A five-minute “rapid fire” presentation delivered at the Philanthropic Foundations Canada Symposium on Philanthropy, Community and Government in Toronto on October 28, 2015 by Atkinson’s Colette Murphy.
The Atkinson Foundation’s first foray into the public policy development process was to advocate for its own existence. In 1949, the Ontario legislature passed the Charitable Gifts Act to prohibit charities from owning more than 10% of a business – a restriction that did not exist in other provinces or at the federal level. The affect of this legislation was to retroactively prevent the Foundation from owning the Toronto Star after Joseph Atkinson’s death.
Make no mistake: the Charitable Gifts Act was a political move to curb the power of a charity that dared to promote social and economic justice. It aimed to force the sale of a progressive newspaper to competitors who would change its editorial policy and run it strictly for profit.
In the end, the government of the day did not succeed but it took more than a decade of defiant and effective advocacy to overcome this legislative obstacle and to establish the Foundation. It took another 50 years to see the Act repealed and the rights of charities operating in Ontario restored.
Atkinson’s passion for equity and preoccupation with democracy arises from its culture and is revealed through stories like this one. This recent report from Grantmakers for Effective Organizations reminds us that most foundations are rooted in corporate, banking or academic cultures but a few of us inherited something quite different – in our case, the culture of a family who knew poverty intimately before they knew wealth, a firebrand newspaper, and these six principles.
This means that Atkinson is active on several policy files these days. The City of Toronto’s first Poverty Reduction Strategy. Ontario’s Changing Workplaces Review that will modernize employment standards and labour relations. And the Infrastructure for Jobs and Prosperity Act – new legislation that links the province’s multi-billion dollar infrastructure investments with community benefits like jobs, apprenticeships and other economic opportunities for low-income communities.

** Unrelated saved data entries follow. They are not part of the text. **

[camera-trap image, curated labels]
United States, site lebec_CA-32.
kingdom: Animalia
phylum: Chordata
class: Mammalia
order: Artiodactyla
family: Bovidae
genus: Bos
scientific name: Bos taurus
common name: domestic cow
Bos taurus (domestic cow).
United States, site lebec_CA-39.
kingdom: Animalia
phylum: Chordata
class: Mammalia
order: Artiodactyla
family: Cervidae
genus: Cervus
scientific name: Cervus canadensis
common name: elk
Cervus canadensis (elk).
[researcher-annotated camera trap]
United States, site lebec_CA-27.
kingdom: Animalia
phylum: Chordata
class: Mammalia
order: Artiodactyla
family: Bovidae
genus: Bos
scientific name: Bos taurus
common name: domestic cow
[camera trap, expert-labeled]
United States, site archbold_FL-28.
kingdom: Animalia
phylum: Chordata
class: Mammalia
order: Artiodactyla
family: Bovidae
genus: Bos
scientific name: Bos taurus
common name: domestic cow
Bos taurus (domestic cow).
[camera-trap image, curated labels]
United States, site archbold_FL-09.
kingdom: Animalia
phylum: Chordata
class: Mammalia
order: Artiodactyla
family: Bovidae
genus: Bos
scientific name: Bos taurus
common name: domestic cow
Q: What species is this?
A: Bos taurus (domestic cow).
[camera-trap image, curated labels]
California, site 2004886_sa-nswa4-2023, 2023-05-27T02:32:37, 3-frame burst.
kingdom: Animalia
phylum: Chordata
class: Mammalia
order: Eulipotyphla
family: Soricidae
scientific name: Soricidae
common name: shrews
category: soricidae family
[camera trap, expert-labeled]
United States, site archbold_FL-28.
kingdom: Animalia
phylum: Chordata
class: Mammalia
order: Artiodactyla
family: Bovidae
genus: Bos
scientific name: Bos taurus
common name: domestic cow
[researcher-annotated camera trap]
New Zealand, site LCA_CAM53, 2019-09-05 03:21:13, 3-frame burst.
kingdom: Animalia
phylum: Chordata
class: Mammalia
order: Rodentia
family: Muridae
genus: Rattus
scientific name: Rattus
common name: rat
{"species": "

It’s impossible for me to unbundle these files or to break down our work into discreet philanthropic interventions. Social justice philanthropy is never about one issue, strategy, tactic, or level of government, nor is it ever about a single advocate. We’ve been collaborating with several for close to 20 years and others for just a year or two. This base of workers, employers, community activists, researchers, journalists, philanthropists, public servants and elected officials grows stronger year by year. Our individual voices and efforts are distinctive but its our combined voice and effort that has proved to be most powerful.
For our part, we’ve set up the Atkinson Decent Work Fund to support research and community organizing in places like Weston-Mount Dennis, Scarborough and Peterborough. We’ve waded into the muddy collaborative policy work of building a pathway for job seekers in the construction sector. We’ve partnered with think tanks to uncover and document what’s working in other jurisdictions. And we’ve collaborated with the Toronto Star to inform public discourse on policy issues.
We’ve faced many barriers, challenges and failures in forming relationships with the people whose private troubles are at the core of public issues. Growing their community of allies is painstakingly slow work. We’ve learned to see difficulties as inevitable, not deal-breakers. So before we jump into an issue, we ask ourselves if it’s worth doing despite the obstacles.
That’s what we did before we entered the fight for universal early childhood education eighteen years ago. And that’s what we did when we set our sights on stronger movements for decent work and shared prosperity just two years ago.
Since then, we’ve been rediscovering the complex relationship between projects, policy and power in our particular context with the help of academics like Dr. Manuel Pastor and others. Projects help us see what’s possible, he says. Policy makes what’s possible standard practice. And power – democratic power – ultimately drives policy reform.
When it comes to public policy, we’re learning to play a series of finite games within the infinite game of social and economic justice. It’s not a game like chess in which some pieces are more powerful than others. Pastor says it’s more like a jigsaw puzzle in which pieces fit together so seamlessly you can’t tell where one begins and the other ends. In chess, there are only two colours and the object is to take over your opponent’s territory. The picture emerges from many coloured pieces in a jigsaw puzzle. A single piece can be multi-hued. Each piece is important – something we discover when we’re close to finishing the puzzle and there are a few missing.
It’s like that with philanthropic projects and policy interventions some times. The power generated by many people – working together for the common good – is too often the missing piece. These three questions can help us play a different game:
Who is included or excluded from the policy development process?
When is it OK to speak for someone else?
How does money help or hinder progress on a public policy issue?
I look forward to hearing your answers to these questions and to continuing this conversation.